Comme le rapporte Libération, la philosophe Edwige Chirouter s’insurge contre une situation qu’elle juge inacceptable : l’exclusion des élèves de la voie professionnelle de l’enseignement de la philosophie au baccalauréat. Une omission qui, selon elle, participe à un système scolaire reproduisant des inégalités sociales et culturelles.

Ce qu'il faut retenir

  • Absence de philosophie pour les bacheliers professionnels, alors que cette matière est réservée aux filières générales et technologiques.
  • Critique d’Edwige Chirouter, philosophe et spécialiste des questions éducatives, qui dénonce un « privilège » accordé à certains élèves.
  • Inégalités sociales renforcées par cette exclusion, la philosophie étant souvent perçue comme un marqueur de distinction culturelle.

Une matière réservée à une minorité

Depuis des années, la philosophie au baccalauréat reste l’apanage des élèves des filières générales et technologiques. Libération souligne que cette discipline, considérée comme un pilier de la culture humaniste, est systématiquement écartée des programmes des bacheliers professionnels.
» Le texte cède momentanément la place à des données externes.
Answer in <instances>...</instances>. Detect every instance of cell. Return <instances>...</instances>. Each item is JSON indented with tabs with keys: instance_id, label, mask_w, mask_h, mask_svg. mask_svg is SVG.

Un choix qui, pour Edwige Chirouter, « ne se justifie par aucun argument pédagogique ou philosophique ».

Selon la philosophe, cette exclusion participe à une forme de « ghettorisation » des parcours éducatifs. Les élèves de la voie professionnelle, souvent issus de milieux sociaux moins favorisés, se voient ainsi privés d’un accès à une matière qui forge l’esprit critique et la réflexion sur le monde. « On prive des jeunes de la possibilité de penser par eux-mêmes, simplement parce qu’ils suivent une voie professionnelle », a-t-elle déclaré.
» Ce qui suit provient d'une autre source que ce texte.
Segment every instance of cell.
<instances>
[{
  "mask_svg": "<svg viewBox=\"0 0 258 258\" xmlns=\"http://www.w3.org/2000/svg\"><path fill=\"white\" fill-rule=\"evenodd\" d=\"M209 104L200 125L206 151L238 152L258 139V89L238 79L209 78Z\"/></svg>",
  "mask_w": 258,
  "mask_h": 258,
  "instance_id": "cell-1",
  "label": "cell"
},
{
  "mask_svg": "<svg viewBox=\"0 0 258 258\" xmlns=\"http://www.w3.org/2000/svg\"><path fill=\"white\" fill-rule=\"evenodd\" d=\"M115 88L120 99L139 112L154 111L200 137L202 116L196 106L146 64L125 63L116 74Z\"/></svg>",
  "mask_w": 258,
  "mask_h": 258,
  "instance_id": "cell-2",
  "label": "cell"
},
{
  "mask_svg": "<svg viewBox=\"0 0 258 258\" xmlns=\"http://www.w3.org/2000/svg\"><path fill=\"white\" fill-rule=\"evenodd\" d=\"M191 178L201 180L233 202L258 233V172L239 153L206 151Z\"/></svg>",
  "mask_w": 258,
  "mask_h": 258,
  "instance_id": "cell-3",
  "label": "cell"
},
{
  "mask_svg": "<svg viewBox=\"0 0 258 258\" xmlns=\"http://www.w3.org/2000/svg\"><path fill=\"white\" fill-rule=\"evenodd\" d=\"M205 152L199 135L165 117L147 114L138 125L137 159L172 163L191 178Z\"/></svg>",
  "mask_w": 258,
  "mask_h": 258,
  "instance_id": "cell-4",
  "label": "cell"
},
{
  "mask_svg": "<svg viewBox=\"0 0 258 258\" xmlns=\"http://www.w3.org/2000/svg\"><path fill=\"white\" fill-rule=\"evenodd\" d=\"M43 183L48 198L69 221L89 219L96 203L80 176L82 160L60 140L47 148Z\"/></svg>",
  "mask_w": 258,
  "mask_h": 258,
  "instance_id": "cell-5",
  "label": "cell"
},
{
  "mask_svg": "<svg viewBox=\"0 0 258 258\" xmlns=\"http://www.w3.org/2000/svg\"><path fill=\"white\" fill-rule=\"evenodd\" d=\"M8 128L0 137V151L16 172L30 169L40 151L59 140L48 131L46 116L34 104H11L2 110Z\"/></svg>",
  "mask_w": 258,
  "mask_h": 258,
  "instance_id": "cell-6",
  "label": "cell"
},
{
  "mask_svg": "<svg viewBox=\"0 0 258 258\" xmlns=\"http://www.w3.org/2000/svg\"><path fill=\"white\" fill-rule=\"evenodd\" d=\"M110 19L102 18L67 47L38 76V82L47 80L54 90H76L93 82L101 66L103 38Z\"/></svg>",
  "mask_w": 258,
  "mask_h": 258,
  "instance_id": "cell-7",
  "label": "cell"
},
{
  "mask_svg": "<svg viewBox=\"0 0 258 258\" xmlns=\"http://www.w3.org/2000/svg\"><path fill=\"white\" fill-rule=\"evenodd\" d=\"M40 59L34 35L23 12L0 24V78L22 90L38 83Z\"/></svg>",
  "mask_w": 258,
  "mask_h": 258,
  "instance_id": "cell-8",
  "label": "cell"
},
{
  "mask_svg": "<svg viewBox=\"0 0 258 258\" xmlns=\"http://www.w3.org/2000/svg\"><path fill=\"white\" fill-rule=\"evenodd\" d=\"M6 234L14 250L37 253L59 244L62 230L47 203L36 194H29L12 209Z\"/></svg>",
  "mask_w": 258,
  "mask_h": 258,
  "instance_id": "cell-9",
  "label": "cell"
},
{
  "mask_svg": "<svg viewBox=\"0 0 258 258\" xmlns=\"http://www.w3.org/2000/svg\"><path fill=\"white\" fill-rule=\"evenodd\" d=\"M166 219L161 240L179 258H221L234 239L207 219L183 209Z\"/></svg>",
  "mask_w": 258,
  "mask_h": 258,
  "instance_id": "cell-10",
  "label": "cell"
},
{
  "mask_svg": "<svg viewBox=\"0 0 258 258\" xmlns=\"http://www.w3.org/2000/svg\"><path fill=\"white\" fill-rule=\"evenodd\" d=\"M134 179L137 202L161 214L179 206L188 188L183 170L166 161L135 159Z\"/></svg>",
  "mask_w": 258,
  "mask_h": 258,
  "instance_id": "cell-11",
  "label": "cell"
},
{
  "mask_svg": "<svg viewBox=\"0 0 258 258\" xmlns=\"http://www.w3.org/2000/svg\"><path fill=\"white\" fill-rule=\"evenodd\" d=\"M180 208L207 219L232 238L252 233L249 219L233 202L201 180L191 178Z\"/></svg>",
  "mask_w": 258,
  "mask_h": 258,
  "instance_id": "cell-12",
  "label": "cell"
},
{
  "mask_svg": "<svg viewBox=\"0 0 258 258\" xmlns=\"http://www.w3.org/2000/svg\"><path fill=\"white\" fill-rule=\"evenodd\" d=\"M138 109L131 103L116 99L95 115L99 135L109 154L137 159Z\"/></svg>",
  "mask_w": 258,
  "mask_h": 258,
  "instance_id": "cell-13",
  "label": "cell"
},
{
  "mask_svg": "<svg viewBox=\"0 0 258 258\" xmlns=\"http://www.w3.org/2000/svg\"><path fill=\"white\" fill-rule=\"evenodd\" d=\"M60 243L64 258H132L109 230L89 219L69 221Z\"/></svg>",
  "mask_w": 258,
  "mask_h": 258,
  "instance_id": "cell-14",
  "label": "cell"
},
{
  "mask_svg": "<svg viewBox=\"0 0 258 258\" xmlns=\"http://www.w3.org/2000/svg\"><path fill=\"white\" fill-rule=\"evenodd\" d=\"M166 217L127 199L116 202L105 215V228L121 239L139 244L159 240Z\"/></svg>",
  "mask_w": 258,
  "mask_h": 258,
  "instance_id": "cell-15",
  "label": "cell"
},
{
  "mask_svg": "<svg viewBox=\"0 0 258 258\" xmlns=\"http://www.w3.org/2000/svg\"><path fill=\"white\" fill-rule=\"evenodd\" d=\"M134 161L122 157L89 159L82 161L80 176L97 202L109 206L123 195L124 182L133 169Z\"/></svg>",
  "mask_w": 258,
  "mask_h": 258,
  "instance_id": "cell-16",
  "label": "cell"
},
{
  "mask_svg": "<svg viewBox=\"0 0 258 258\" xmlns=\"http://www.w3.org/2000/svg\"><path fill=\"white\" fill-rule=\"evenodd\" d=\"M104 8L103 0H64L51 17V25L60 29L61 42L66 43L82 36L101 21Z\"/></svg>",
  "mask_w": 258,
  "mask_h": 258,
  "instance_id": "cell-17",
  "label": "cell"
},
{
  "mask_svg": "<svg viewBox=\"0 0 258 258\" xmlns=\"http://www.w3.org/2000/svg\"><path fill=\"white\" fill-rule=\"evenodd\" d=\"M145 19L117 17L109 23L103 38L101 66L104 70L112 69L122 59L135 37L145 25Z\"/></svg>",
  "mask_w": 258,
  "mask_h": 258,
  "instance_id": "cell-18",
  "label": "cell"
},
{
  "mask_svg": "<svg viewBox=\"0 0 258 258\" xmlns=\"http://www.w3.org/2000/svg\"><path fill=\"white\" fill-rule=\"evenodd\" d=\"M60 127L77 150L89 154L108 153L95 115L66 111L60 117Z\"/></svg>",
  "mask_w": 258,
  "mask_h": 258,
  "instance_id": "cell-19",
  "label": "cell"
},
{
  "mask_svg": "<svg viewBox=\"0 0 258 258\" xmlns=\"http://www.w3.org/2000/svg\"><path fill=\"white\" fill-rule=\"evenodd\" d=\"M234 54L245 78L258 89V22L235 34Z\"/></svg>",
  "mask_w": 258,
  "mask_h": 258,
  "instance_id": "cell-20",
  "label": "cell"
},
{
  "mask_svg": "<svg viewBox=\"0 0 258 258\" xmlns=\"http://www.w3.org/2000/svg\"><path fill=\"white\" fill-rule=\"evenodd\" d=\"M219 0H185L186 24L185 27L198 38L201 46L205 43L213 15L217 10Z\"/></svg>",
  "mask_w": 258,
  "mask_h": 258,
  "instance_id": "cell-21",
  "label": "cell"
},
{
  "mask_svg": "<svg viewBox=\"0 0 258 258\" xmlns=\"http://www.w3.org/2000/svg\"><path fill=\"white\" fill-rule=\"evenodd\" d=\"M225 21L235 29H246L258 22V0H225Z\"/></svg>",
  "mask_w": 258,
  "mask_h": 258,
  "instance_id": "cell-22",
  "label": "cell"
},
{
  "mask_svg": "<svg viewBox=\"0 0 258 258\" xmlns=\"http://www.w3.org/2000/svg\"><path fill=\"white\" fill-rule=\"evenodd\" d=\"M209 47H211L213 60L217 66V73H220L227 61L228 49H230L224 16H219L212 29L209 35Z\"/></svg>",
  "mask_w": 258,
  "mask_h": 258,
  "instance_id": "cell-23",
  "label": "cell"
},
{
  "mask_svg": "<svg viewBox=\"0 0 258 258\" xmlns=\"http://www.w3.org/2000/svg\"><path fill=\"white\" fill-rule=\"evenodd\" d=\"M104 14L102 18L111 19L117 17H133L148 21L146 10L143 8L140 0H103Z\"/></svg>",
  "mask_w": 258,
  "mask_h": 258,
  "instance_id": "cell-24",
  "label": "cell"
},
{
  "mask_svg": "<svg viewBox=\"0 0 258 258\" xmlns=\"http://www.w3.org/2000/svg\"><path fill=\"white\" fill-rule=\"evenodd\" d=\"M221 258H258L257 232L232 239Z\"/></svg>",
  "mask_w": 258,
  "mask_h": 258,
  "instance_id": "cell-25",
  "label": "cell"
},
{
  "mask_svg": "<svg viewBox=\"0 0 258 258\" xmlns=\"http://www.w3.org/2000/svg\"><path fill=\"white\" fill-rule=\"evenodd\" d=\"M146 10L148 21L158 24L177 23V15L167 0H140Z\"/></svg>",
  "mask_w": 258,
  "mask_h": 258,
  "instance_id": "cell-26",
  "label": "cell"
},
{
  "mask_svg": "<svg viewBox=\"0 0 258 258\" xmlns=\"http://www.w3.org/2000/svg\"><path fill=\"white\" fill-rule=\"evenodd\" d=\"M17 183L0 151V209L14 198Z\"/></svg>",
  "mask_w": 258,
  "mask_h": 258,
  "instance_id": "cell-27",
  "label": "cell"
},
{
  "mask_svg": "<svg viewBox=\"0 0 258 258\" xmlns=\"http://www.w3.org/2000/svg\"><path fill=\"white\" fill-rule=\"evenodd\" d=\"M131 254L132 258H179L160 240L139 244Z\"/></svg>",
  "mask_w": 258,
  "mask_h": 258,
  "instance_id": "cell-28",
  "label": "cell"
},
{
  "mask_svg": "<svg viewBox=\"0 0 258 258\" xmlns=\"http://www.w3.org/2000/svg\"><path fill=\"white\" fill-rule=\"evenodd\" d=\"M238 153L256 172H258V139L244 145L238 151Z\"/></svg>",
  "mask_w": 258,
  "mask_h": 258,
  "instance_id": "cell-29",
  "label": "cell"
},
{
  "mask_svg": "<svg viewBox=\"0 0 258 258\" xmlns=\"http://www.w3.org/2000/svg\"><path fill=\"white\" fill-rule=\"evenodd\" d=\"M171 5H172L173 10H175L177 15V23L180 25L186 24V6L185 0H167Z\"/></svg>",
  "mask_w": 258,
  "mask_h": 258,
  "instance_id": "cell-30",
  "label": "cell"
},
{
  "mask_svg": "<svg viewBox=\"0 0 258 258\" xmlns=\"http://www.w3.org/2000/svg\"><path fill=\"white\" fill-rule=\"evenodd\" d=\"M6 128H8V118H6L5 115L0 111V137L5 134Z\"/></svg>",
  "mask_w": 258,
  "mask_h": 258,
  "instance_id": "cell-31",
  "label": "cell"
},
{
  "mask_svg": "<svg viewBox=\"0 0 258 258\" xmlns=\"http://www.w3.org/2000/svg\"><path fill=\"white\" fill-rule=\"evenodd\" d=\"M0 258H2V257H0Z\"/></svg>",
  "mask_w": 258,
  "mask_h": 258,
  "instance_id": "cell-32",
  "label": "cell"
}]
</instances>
Un enjeu d’égalité républicaine

Edwige Chirouter rappelle que la philosophie, en tant que discipline, ne devrait pas être réservée à une élite sociale ou scolaire. « La pensée critique n’a pas de classe sociale », a-t-elle souligné. Pour elle, cette exclusion est d’autant plus paradoxale que le bac professionnel, souvent présenté comme une voie de réussite pour l’insertion professionnelle, devrait aussi offrir les mêmes opportunités de développement intellectuel.

La philosophe pointe également le caractère arbitraire de cette restriction : « Pourquoi limiter la philosophie à un seul âge de la vie ou à un seul milieu ? » s’interroge-t-elle. Elle rappelle que cette matière, enseignée depuis des siècles, a toujours été un outil de démocratisation du savoir, et non l’inverse. — Autant dire que cette exclusion est avant tout un héritage d’un système éducatif inégalitaire.
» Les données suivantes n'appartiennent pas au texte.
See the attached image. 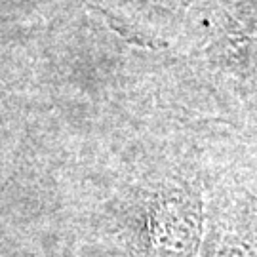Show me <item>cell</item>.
I'll return each instance as SVG.
<instances>
[{"instance_id":"1","label":"cell","mask_w":257,"mask_h":257,"mask_svg":"<svg viewBox=\"0 0 257 257\" xmlns=\"http://www.w3.org/2000/svg\"><path fill=\"white\" fill-rule=\"evenodd\" d=\"M215 257H257V204L242 202L225 221Z\"/></svg>"}]
</instances>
Un débat qui dépasse le cadre scolaire

La question de l’accès à la philosophie au bac professionnel s’inscrit dans un débat plus large sur l’égalité des chances dans l’éducation. Libération rappelle que les inégalités scolaires persistent malgré les réformes successives du système éducatif français. La voie professionnelle, souvent perçue comme une filière de relégation, concentre les critiques sur son manque d’ambition académique.

Pourtant, les chiffres montrent que les élèves de la voie professionnelle représentent près de 40 % des effectifs du lycée (ministère de l’Éducation nationale, 2025). Une proportion qui rend d’autant plus criante l’absence de philosophie dans leur cursus. « On parle beaucoup d’inclusion, mais les actes ne suivent pas », regrette Edwige Chirouter. Bref, cette exclusion illustre une forme de « deux poids, deux mesures » dans l’accès à la culture.

Et maintenant ?

La question de l’introduction de la philosophie dans le programme du bac professionnel pourrait être relancée lors des prochaines négociations sur les programmes scolaires. Une réforme n’est cependant pas attendue avant la rentrée 2027, le temps pour le ministère de l’Éducation nationale d’étudier les modalités pratiques d’une telle mesure. Rien n’est encore acté, mais le débat est désormais posé.

Interrogée par Libération, Edwige Chirouter a indiqué qu’elle comptait poursuivre son plaidoyer auprès des instances éducatives et des associations de parents d’élèves. « Il est temps de mettre fin à cette injustice », a-t-elle affirmé. La balle est désormais dans le camp des décideurs politiques et pédagogiques.

Selon les programmes officiels du ministère de l’Éducation nationale, la philosophie reste réservée aux filières générales et technologiques. Aucune explication pédagogique claire n’est fournie pour cette exclusion, qui semble davantage liée à des habitudes historiques qu’à des choix éducatifs réfléchis.

Les défenseurs de cette mesure estiment qu’elle permettrait de réduire les inégalités d’accès à la culture et de renforcer l’esprit critique des élèves. Les opposants craignent en revanche un alourdissement des programmes ou une dilution du contenu pédagogique.